• _Written tasks_:
A. Summarize the passage on St. Louis and the NFL in three sentences.
B. Recast everything from the entry line containing "In the picture" down to the end of the entries as a JSON list of strings, one string per line and with blank lines left out.

• _Extracted text_:
╭──
St. Louis was getting all dressed up with nowhere to go as the saying goes.
Until St. Louis advertising exec and Busch family member James Orthwein came to the rescue. He bought the New England Patriots from Victor Kiam in 1992 and planned to move them to St. Louis after the 1993 season to play in the Dome.
Problem is Robert Kraft stepped in. He owned old Foxboro Stadium and wouldn’t let Orthwein out of the stadium lease. So, he sold the team to Kraft. The rest there is history.
Luckily for St. Louis, Georgia and John were still looking for the best deal they could get first looking to Baltimore which was without a team since the Colts left for Indy in 1984.
Anaheim – or Los Angeles – wasn’t about to spend any tax-payer money to build or remodel stadiums (the Big A & Coliseum) each city still believed was NFL-suitable. So, the Rams bolted from Anaheim at the same time Al Davis took his Raiders out of the L.A. Coliseum and back to Oakland – the Raiders’ original home.
That’s when St. Louis stepped in and bent over backwards (desperate after the football Cardinals left seven years earlier for Phoenix after Bill Bidwell wasn’t getting, ironically, a new stadium), giving the Rams anything they wanted just so that dome they built for the Stallions and then the Patriots wouldn’t be empty.
Those red seats in the Dome now…….they were put in with the thought that the Patriots were going to be the team.
Those red seats were almost deal breakers for Georgia who wanted blue seats. Of course, St. Louis worked some sort of other compromise – added to all the others – in that “sweetheart lease” and those red seats stayed and the Rams moved in.
I happen to believe both cities should be represented by an NFL team.
╰──
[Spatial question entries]
╭──
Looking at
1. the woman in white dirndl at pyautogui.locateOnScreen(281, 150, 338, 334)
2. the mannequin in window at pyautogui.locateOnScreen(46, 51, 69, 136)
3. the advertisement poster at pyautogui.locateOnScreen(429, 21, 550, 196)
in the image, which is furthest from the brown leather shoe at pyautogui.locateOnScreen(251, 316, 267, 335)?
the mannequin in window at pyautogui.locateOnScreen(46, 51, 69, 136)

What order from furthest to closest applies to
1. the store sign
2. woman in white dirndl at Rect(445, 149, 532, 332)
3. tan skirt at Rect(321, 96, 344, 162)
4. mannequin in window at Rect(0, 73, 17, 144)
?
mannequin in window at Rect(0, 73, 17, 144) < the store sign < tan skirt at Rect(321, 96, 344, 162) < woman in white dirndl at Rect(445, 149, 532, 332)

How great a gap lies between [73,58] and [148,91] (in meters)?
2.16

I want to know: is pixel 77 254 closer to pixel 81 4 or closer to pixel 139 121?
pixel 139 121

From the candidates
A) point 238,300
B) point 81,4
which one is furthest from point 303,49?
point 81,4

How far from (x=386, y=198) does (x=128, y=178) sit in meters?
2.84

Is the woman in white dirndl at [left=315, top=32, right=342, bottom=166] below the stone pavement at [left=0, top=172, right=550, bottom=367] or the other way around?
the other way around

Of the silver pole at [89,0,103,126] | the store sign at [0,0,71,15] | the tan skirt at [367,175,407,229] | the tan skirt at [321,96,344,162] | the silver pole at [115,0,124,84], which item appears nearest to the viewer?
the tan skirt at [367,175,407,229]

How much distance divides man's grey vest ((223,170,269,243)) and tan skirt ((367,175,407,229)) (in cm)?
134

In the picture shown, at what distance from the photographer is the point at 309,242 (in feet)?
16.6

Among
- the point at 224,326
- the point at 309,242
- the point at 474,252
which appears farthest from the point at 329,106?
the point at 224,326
╰──
• _Response list_:
A. James Orthwein bought the New England Patriots from Victor Kiam in 1992 and planned to move them to the St. Louis Dome after the 1993 season. Robert Kraft, who owned Foxboro Stadium, wouldn't let Orthwein out of the stadium lease, so Orthwein sold the team to him. St. Louis, desperate since the football Cardinals left for Phoenix, then gave the Rams nearly everything they wanted in a "sweetheart lease," and the red seats installed with the Patriots in mind stayed despite Georgia wanting blue ones.

B.
[
  "In the picture shown, at what distance from the photographer is the point at 309,242 (in feet)?",
  "16.6",
  "Among",
  "- the point at 224,326",
  "- the point at 309,242",
  "- the point at 474,252",
  "which appears farthest from the point at 329,106?",
  "the point at 224,326"
]